53 Further, at [220], Kirby J noted that "this was a matter of federal concern .. because the product involved was wholly exported and the appellant is the national broadcaster, established by federal law with national functions."

54 To the extent that Kirby J. expressed a view in relation to the application of the implied freedom of political communication to matters pertaining to animal welfare, it was a view that was confined to the facts of the particular case. Most importantly, it was a view formulated on the basis that both of the parties to the proceedings were engaged in activities at a federal level. That is patently not the position with respect to the defendants.
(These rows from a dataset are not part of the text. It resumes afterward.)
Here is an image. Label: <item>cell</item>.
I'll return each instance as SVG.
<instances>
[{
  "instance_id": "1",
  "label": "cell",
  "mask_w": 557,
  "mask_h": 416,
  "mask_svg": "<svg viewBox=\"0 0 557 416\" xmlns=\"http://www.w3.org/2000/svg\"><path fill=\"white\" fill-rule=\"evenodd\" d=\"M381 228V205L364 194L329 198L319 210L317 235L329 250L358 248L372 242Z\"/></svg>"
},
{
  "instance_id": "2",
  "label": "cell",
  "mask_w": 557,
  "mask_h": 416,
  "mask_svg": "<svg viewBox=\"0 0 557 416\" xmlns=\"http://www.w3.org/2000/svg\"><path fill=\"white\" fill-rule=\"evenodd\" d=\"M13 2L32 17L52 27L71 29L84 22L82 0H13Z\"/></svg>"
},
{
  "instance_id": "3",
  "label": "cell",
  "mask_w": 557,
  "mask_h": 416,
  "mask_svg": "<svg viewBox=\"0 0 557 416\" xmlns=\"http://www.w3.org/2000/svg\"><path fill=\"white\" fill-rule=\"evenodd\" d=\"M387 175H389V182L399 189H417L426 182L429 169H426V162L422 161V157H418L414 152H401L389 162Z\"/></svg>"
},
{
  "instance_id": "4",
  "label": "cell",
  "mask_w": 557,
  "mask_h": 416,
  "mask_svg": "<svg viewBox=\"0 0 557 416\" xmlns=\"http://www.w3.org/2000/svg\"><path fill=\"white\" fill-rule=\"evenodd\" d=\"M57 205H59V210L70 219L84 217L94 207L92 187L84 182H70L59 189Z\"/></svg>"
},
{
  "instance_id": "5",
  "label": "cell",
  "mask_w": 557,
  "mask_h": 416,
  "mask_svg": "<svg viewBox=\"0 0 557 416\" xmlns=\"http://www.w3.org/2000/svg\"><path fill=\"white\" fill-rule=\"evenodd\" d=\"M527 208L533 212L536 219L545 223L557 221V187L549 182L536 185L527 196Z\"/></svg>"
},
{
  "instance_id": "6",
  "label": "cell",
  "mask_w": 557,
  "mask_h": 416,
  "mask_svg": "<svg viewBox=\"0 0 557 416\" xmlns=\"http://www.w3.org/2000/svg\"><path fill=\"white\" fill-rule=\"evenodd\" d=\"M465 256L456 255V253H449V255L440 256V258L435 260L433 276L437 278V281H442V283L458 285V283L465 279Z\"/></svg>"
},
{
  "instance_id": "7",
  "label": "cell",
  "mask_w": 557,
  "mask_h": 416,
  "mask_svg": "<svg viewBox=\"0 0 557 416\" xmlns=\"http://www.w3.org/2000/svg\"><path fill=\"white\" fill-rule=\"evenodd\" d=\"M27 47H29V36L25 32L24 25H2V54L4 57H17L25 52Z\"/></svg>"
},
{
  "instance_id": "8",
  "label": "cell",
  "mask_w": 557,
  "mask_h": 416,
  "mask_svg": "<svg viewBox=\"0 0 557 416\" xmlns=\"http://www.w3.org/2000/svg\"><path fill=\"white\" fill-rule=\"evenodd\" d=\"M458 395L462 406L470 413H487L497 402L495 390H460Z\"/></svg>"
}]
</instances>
The evidence before the Court is silent with respect to the activities of the plaintiff, that is, whether the plaintiff exports its products.

55 Furthermore, even acknowledging the theoretical availability of the power to grant injunctive relief in the circumstances of Lenah Game Meats, his Honour was of the view that the type of relief sought by the plaintiff in this case is not inconsistent or incompatible with representative democracy, rather it is a feature of it. His Honour expressly recognised that the grant of an injunction to restrain the use of information such as photographs and film obtained as a result of a trespass, where that use would be unconscionable, was not in any way incompatible with the implied freedom of communication with respect to political matters.

56 In short, Kirby J's judgment in Lenah Game Meats does not support the defendants’ argument on this limb of the proposed defence. The proposed amendment would, in my view, be futile.

Delay

57 The plaintiff submits that the history of the proceedings discloses an element of delay by the defendants in the conduct of their case. The affidavit of Susan Goodman establishes that it took approximately 6 weeks for the plaintiff to properly serve the first defendant with the summons, that it took the first and second defendants over one year to file a properly pleaded defence, that the first and second defendants were over five months late in providing discovery, that the third defendant further failed to provide discovery in accordance with the Court's directions, that the defendants have failed to reply to the plaintiff's letter raising possible defects in the defendants’ discovery and finally, that the defendants have failed to file and serve their affidavit evidence despite being ordered to do so by 28 July 2009.

58 The defendants’ response to these submissions assert that to the extent that there has been delay it has been of a minimal nature and there has been delay on both sides. The defendants are represented by a firm of solicitors based in Melbourne and that has on occasions contributed to the late service and filing of documents.

59 Of more concern however, is the prospect of further delay in the setting of a hearing date, should the defendants be granted leave to amend. I have already adverted to the necessity for both sides to put on expert evidence in the event that the Court is required to decide whether the photographs and film depict any relevant cruelty in the treatment or maintenance of the pigs. I am not persuaded that any of the explanations advanced by the defendants for the failure to plead affirmative defences in compliance with the timetable set by James J are satisfactory.

60 These considerations alone may not have been sufficient to warrant a refusal of leave to amend, had the defendants been able to persuade the Court that the proposed defences were necessary in order to resolve the real issues in the proceedings or that they had any prospects of success. When they are taken into account, together with the conclusions I have reached with respect to the futility of the proposed defences, the outcome is even more compelling.

61 For all of the above reasons, I dismiss the defendants’ Notice of Motion with costs.